Ещё один ВОЗВРАЩЕН в строй! И Маша счастлива, и мы все довольны.
Сварили мы тогда ведро подосиновиков, маслицем заправили, лучка не пожалели, перчиком припорошили, уксусом сдобрили, и картошечкой рассыпчатой это дело усугубили, и водочкой из хрустального графина запотевшего по всем рюмочкам прошлись.
Два часа хруст стоял ослепительный, а потом все отвалились и наперделись всласть.
А Серёга из нашей компании, уходя, всё сокрушался, что он пятнадцать лет женат, а до сих пор у жены куночку не видел, не разрешает она ему смотреть. И вот сейчас он решил положить этому конец («Где наш конец?») и постановляет отправиться к ней и, проявив последовательность и осмотрительность, разложить её на койке и всё досконально там распердолить.
И мы Серёгу благословили. Мы его Галку знаем. Сейчас она ему самому рожок в тушку вставит, уксусом облагородит и всё там потрогает, расшевелит и распердолит.

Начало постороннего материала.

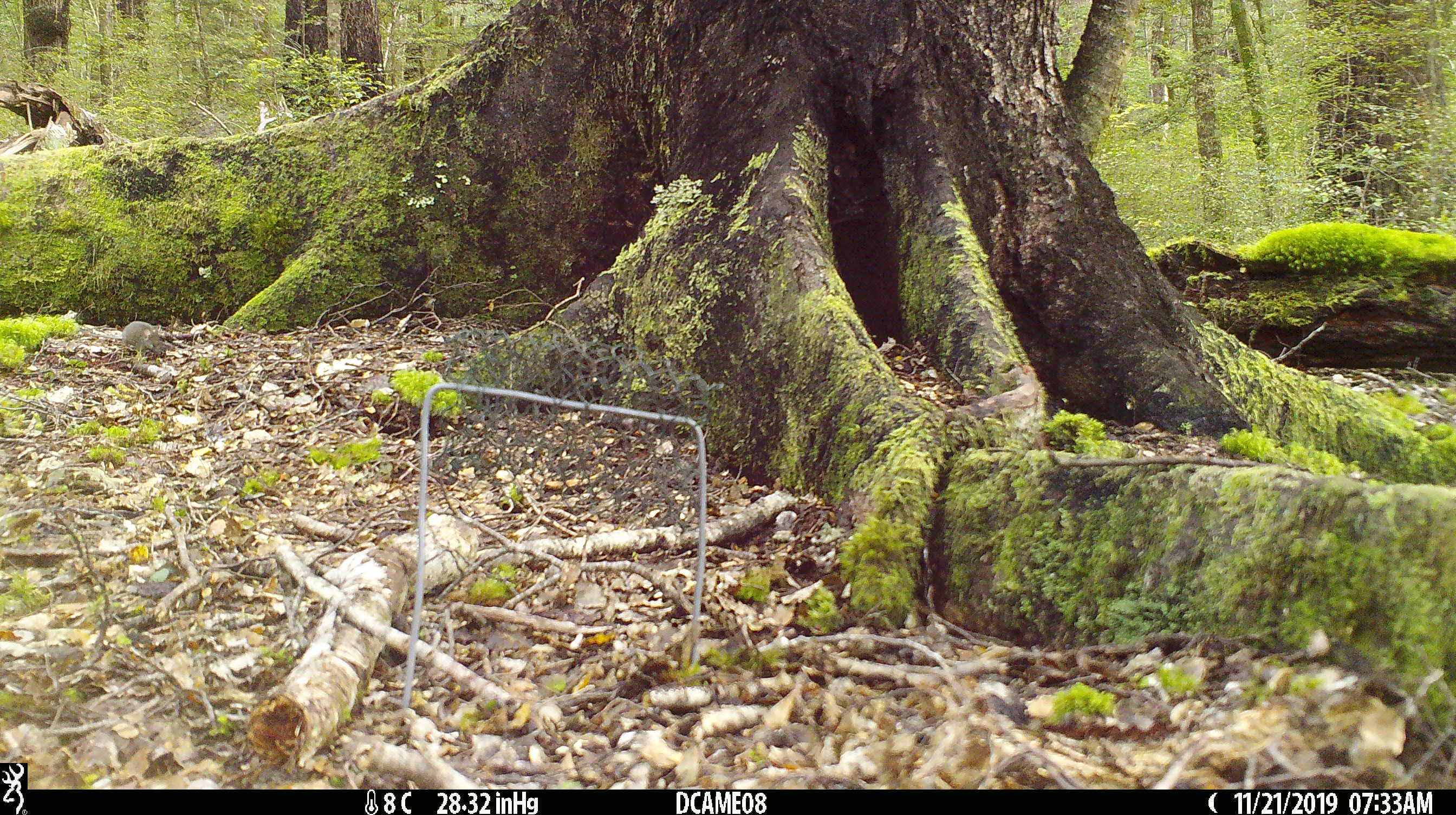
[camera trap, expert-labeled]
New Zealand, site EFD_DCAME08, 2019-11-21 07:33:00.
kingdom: Animalia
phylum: Chordata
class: Mammalia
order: Rodentia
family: Muridae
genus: Mus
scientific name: Mus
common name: mouse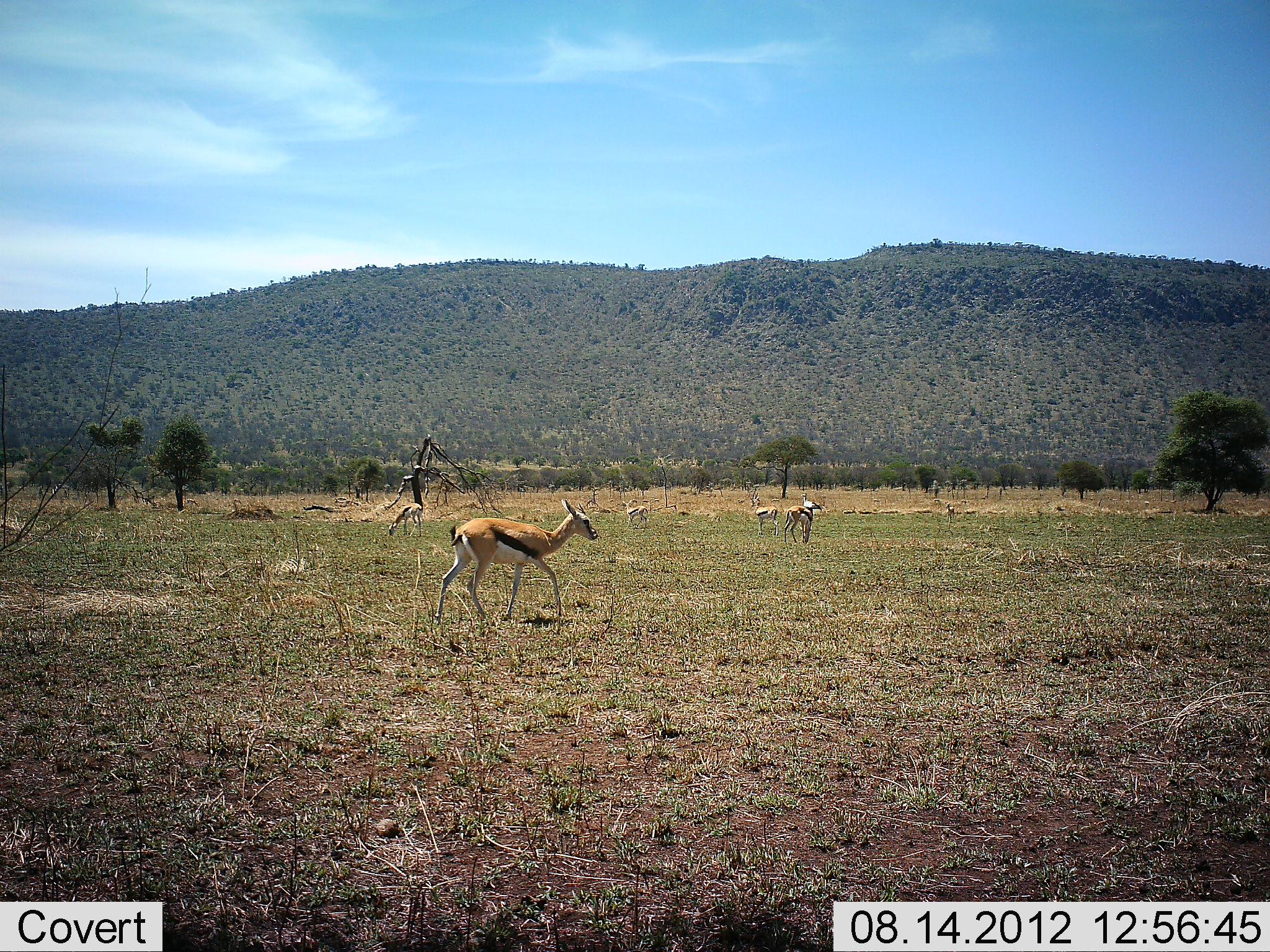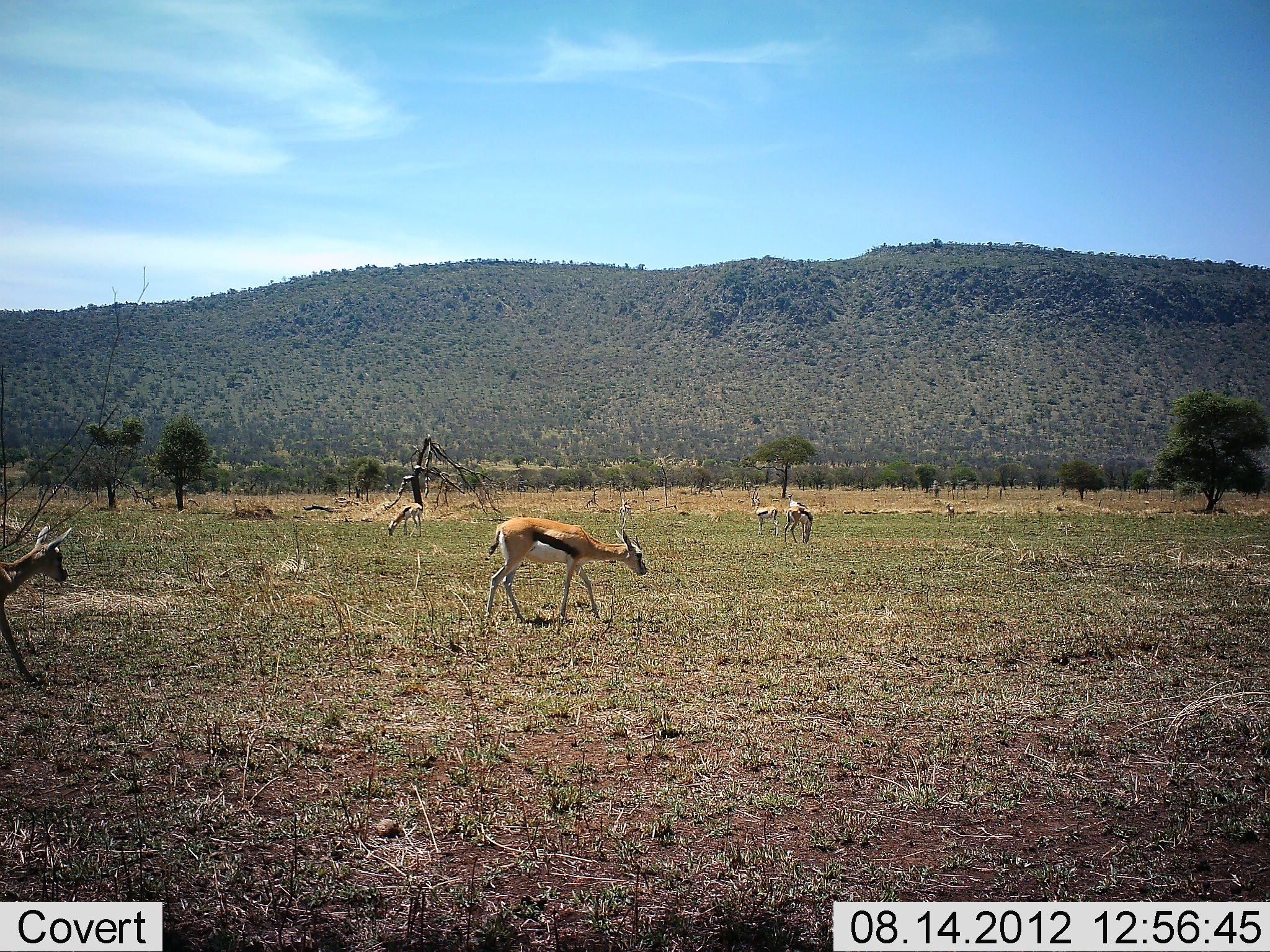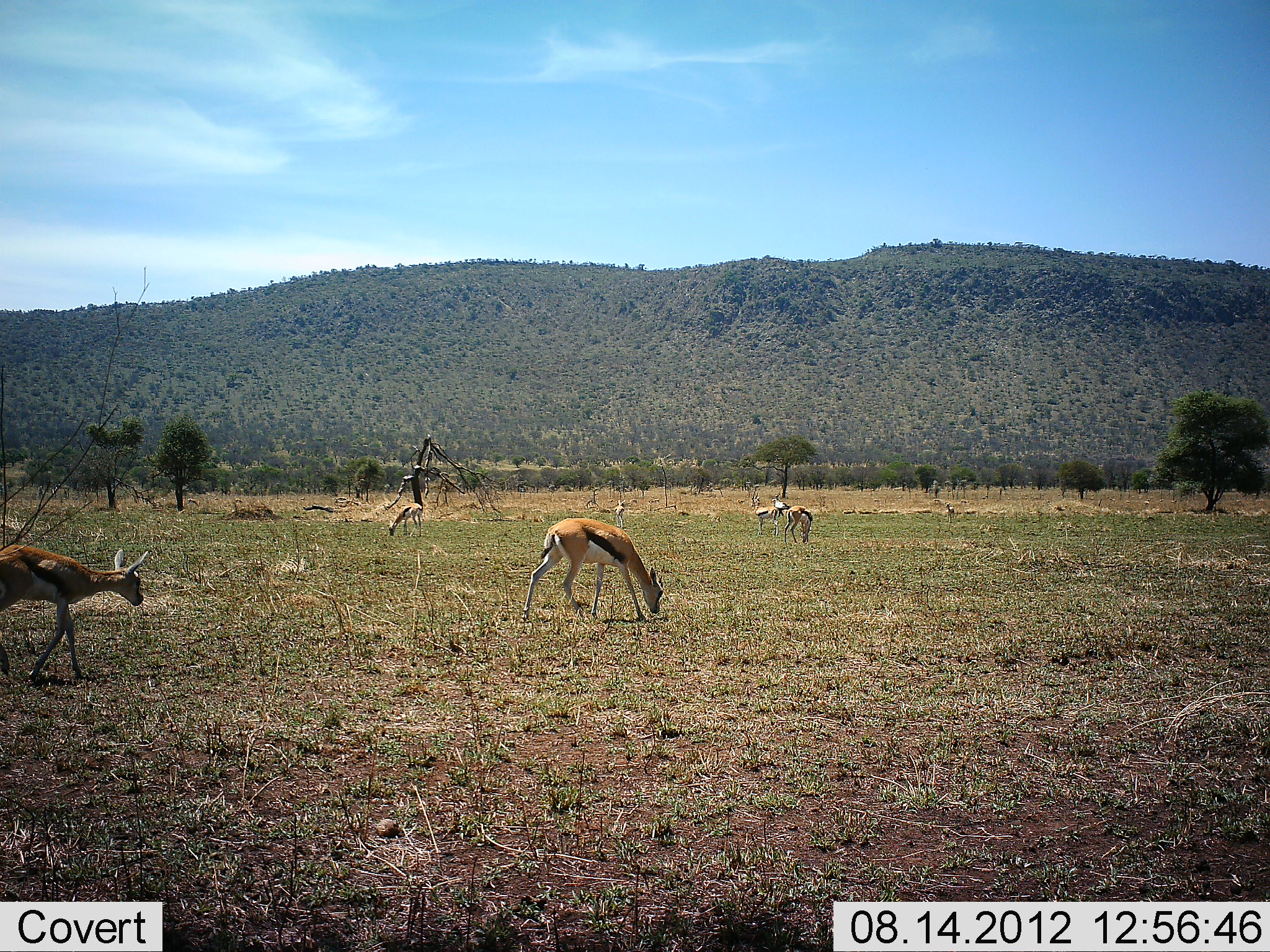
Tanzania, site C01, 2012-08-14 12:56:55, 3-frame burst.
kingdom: Animalia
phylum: Chordata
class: Mammalia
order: Artiodactyla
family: Bovidae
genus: Eudorcas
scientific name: Eudorcas thomsonii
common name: thomson's gazelle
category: gazellethomsons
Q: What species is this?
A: Gazellethomsons (thomson's gazelle) (Eudorcas thomsonii).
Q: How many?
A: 6.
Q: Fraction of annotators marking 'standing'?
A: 33%.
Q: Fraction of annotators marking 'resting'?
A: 0%.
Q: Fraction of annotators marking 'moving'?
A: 75%.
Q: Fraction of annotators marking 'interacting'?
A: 8%.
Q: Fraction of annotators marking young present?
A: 8%.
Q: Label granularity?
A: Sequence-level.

А Толик отправился к очередной бабе. Наверное, только затем, чтоб получить в торец. Приходит Толик к бабе, дверь раскрывается, и Толик получает в торец, распластавшись в воздухе. Конечно, не везде его приветствовали подобным образом, но иногда бывало. На каждой экипажной пьянке он обязательно представлял заму свою новую бабу: «Моя жена». И зам смущался, расшаркивался, ручки лез целовать. Может, нравилось Толику, что зам каждой его бабе ручки целует. Уж очень он настойчиво её к нему подводил и всё норовил встать так, чтоб у неё ручки были не заняты.
Я уж не знаю, на какой Толиной бабе зам сломался и потерял интерес к этой стороне Толиного существования.
А всё оттого, что Толя развелся со своей первой женой при весьма интимных обстоятельствах.
Как-то в отпуске отправился он с женой и компанией в лес на шашлыки. Наелись, и Толя в кусты захотел. Пошёл он туда, штаны спустил, сел и, только поднатужился, чтоб метафору выдавить, как почувствовал неудобство какое-то, веточка, что ли, по голой жопе елозит; он, не оборачиваясь, её рукой отводит, а она ни в какую, ну тогда он по ней — тресь! — а она его возьми и укуси, потому что это не веточка вовсе, а гадюка.
Толя — совершенно белый, с трясущимся нутром, в собственном дыму — из кустов выполз без штанов и на четвереньках, а на его чувствительной заднице красовались две капельки крови — следы гадючьих зубов. И все тут всполошились — что-то надо делать,— решили, что надо высасывать, и решили, что высасывать должна жена, а она в руках билась и кричала, что у неё пародонтоз и все дупла червивые, и ни в какую не сгибалась до нужного места даже силой. Отчего задница распухла, а потом сама как-то угасла, улеглась, опала, то есть частично излечилась, видимо, от злости.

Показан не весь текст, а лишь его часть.